▸ YOUR INSTRUCTIONS:
Your answer must be the full listing, word for word, with no images in it.

%%

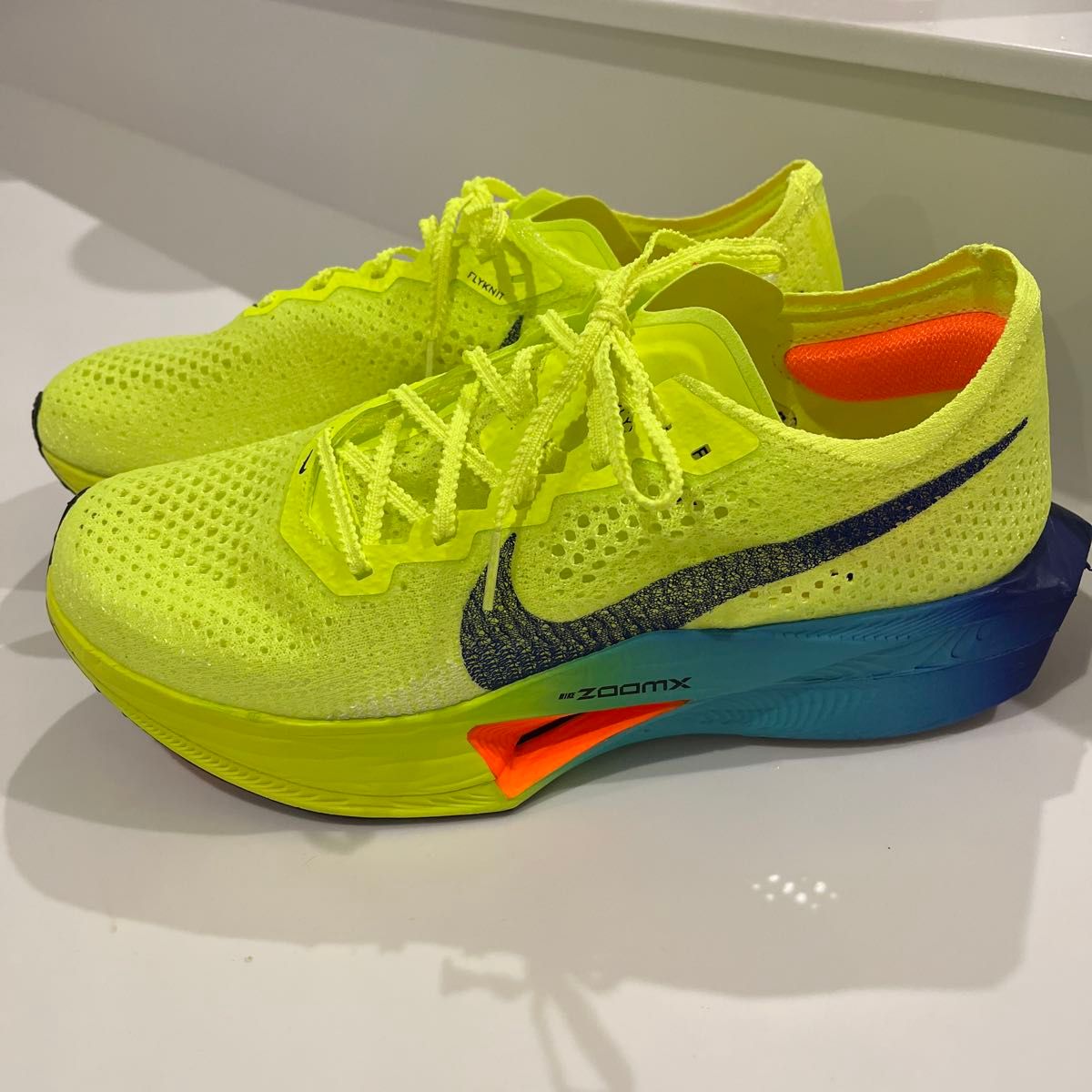 35%OFF Nike VAPORFLY NEXT%3 ヴェイパーフライ3 新品 27 5cm 35%OFF Nike VAPORFLY NEXT%3 ヴェイパーフライ3 新品 27 5cm
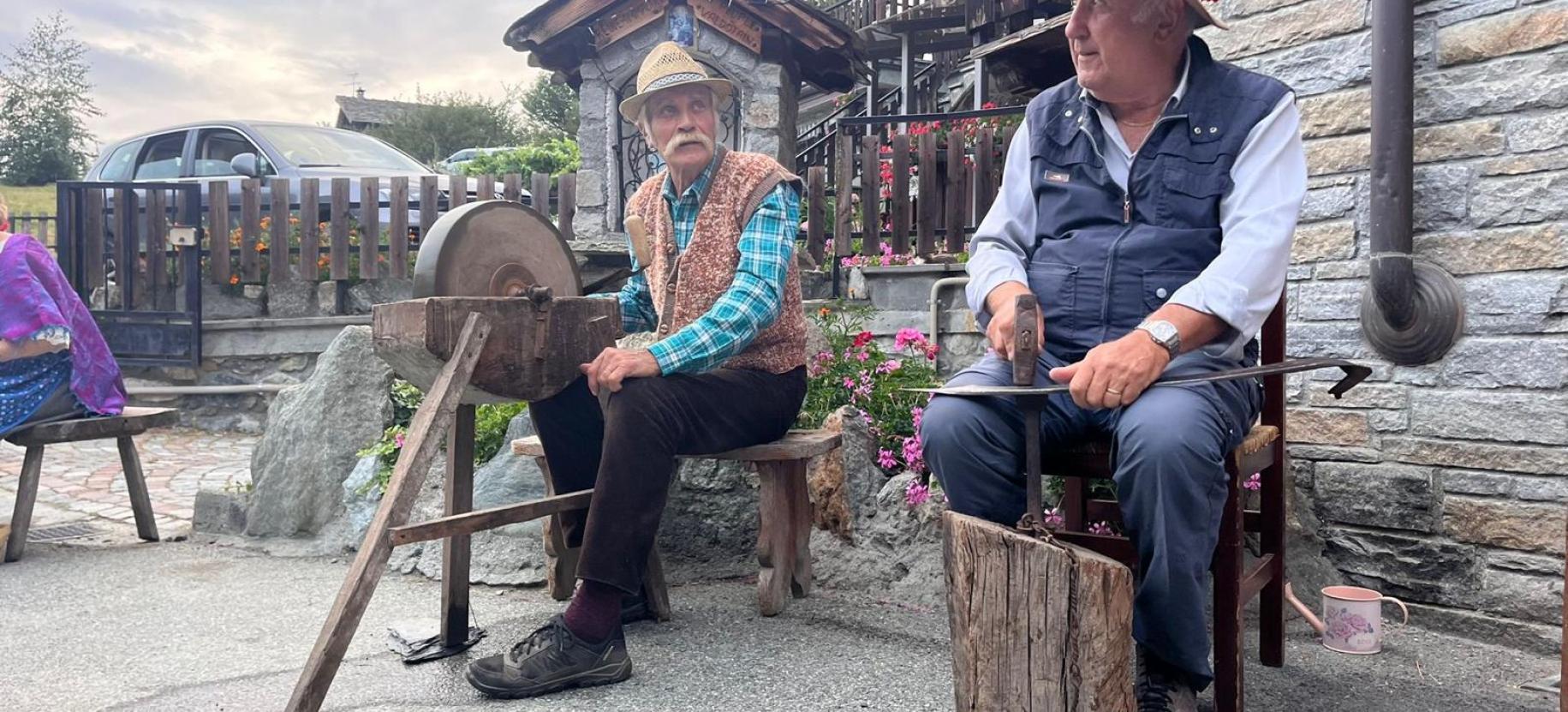 Li Gourmandise da Mare Grousa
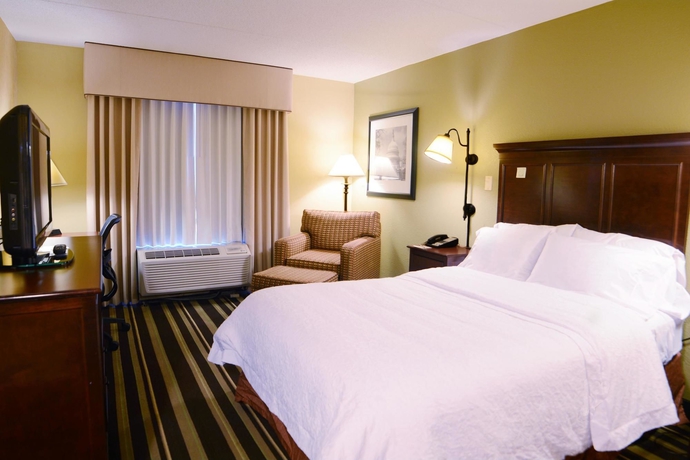 Imagen de la habitación del Hotel Hampton Inn Washington-dulles Int'l Airport South. Foto 7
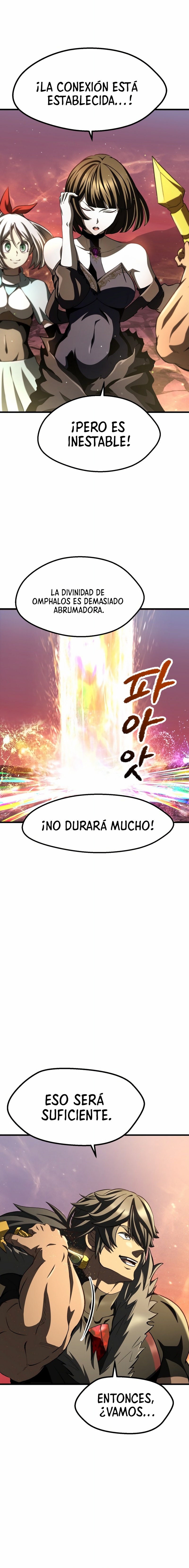 La Historia de Supervivencia de un Rey de la Espada en un Mundo de Fantasía Capitulo 271 página 11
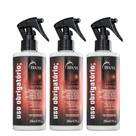 Truss Uso Obrigatório Miracle Summer Kit Reconstrutor 3x260ml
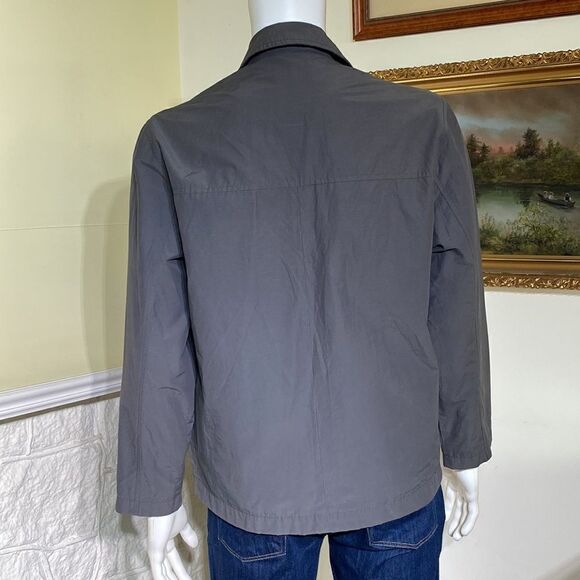 Qiaoli Light Zippered Windbreaker Jacket - Picture 5 of 10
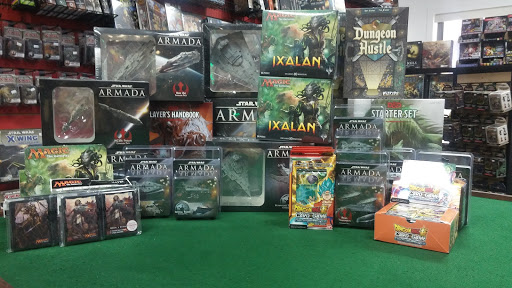 Comic Book Store «Bearded Browncoat Comics & Games», reviews and photos, 500 SW 10th St #105, Ocala, FL 34471, USA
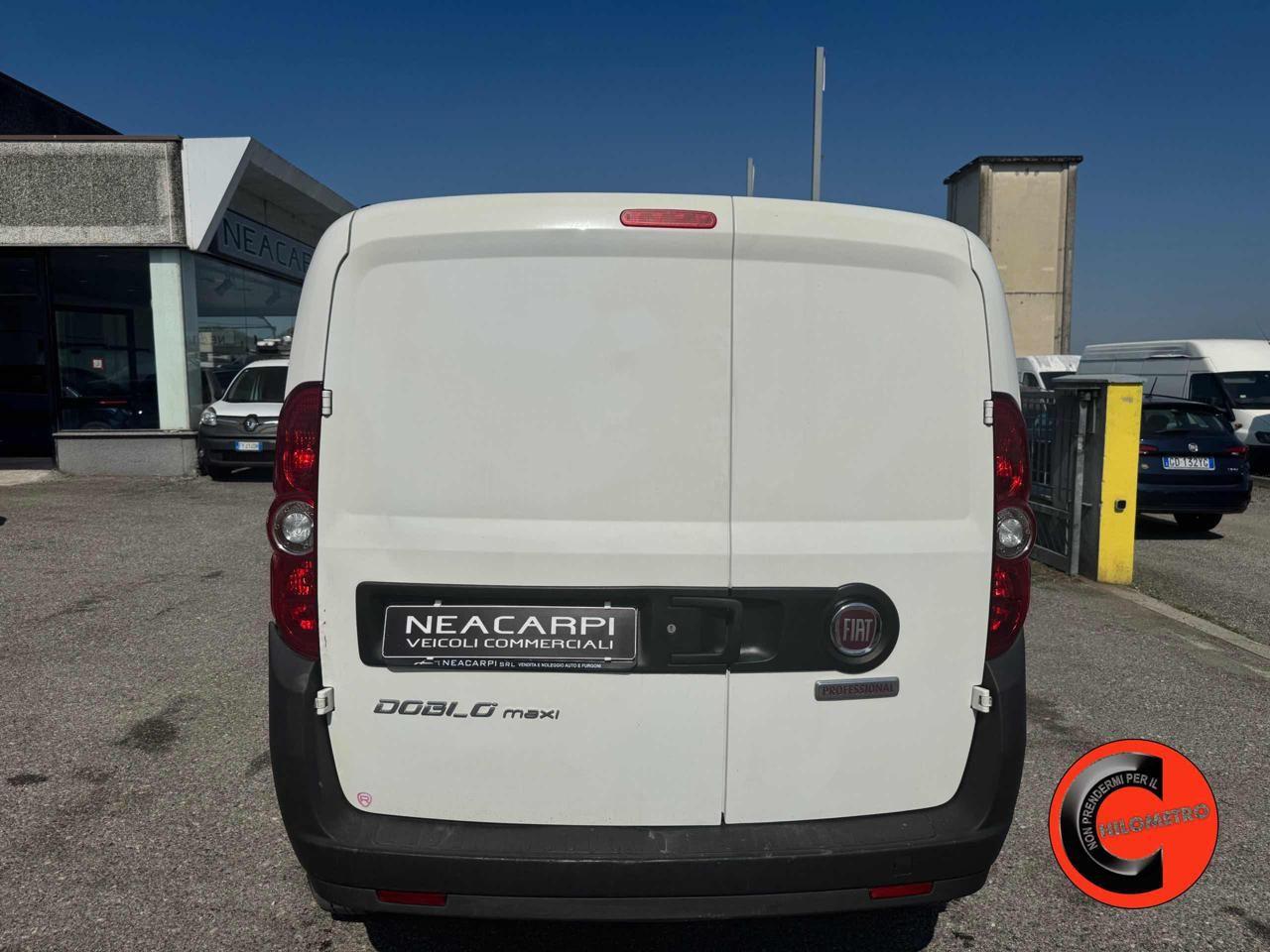 Fiat Doblo 1.3 MJT 95 CV CARGO MAXI PL TN N1 AUTOCARRO-E6D-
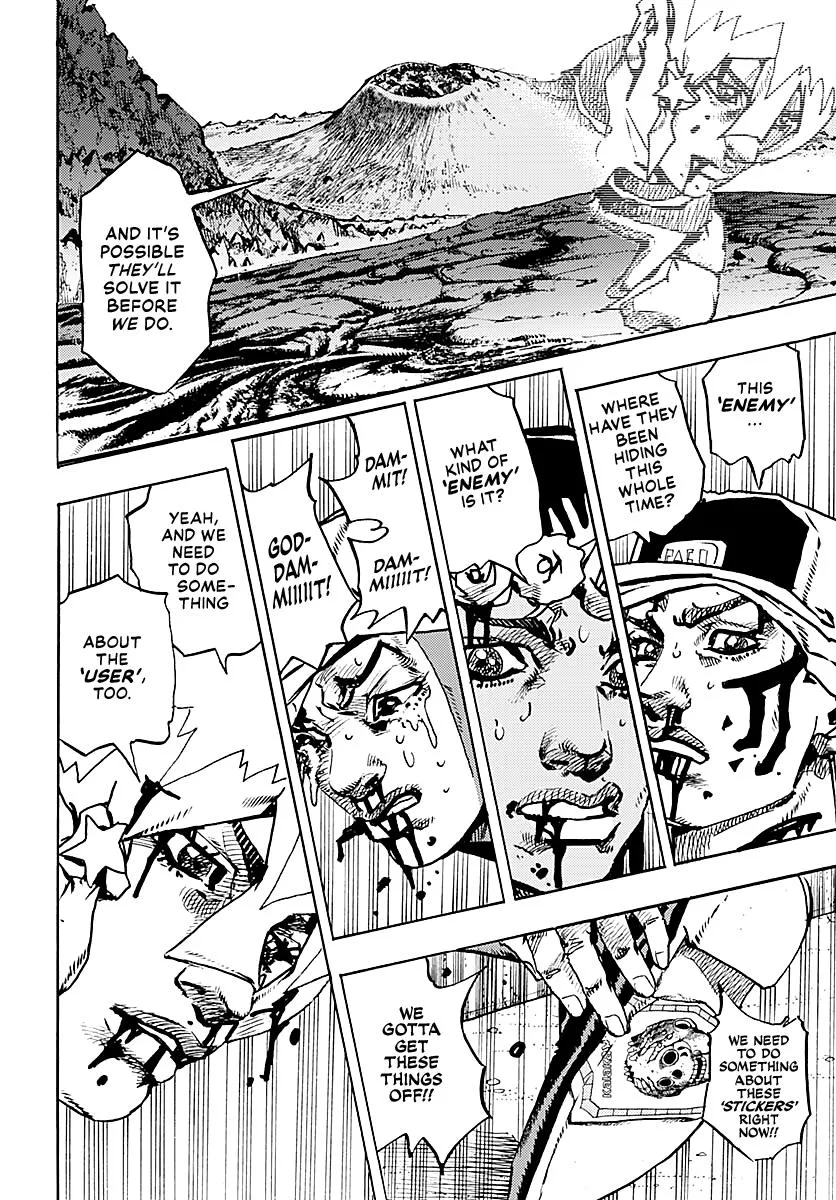 JoJo's Bizarre Adventure - Chapter 993 - Page 27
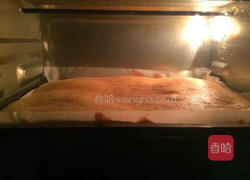 戚风肉松卷的做法图解15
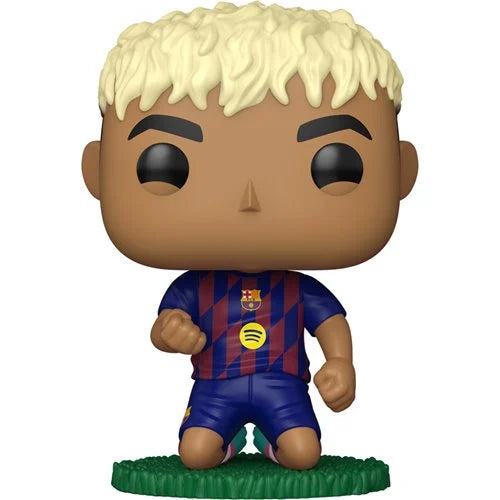 Funko Pop! Barca - Lamine Yamal #107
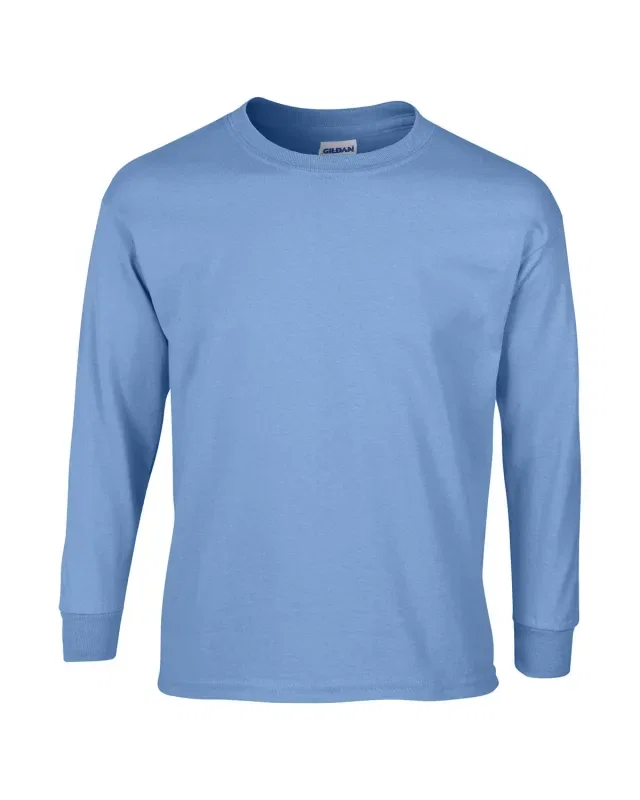 Gildan Adult Ultra Cotton® Long-Sleeve T-Shirt — view 119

%%

▸ ANSWER SECTION:
 35%OFF Nike VAPORFLY NEXT%3 ヴェイパーフライ3 新品 27 5cm 35%OFF Nike VAPORFLY NEXT%3 ヴェイパーフライ3 新品 27 5cm
 Li Gourmandise da Mare Grousa
 Imagen de la habitación del Hotel Hampton Inn Washington-dulles Int'l Airport South. Foto 7
 La Historia de Supervivencia de un Rey de la Espada en un Mundo de Fantasía Capitulo 271 página 11
 Truss Uso Obrigatório Miracle Summer Kit Reconstrutor 3x260ml
 Qiaoli Light Zippered Windbreaker Jacket - Picture 5 of 10
 Comic Book Store «Bearded Browncoat Comics & Games», reviews and photos, 500 SW 10th St #105, Ocala, FL 34471, USA
 Fiat Doblo 1.3 MJT 95 CV CARGO MAXI PL TN N1 AUTOCARRO-E6D-
 JoJo's Bizarre Adventure - Chapter 993 - Page 27
 戚风肉松卷的做法图解15
 Funko Pop! Barca - Lamine Yamal #107
 Gildan Adult Ultra Cotton® Long-Sleeve T-Shirt — view 119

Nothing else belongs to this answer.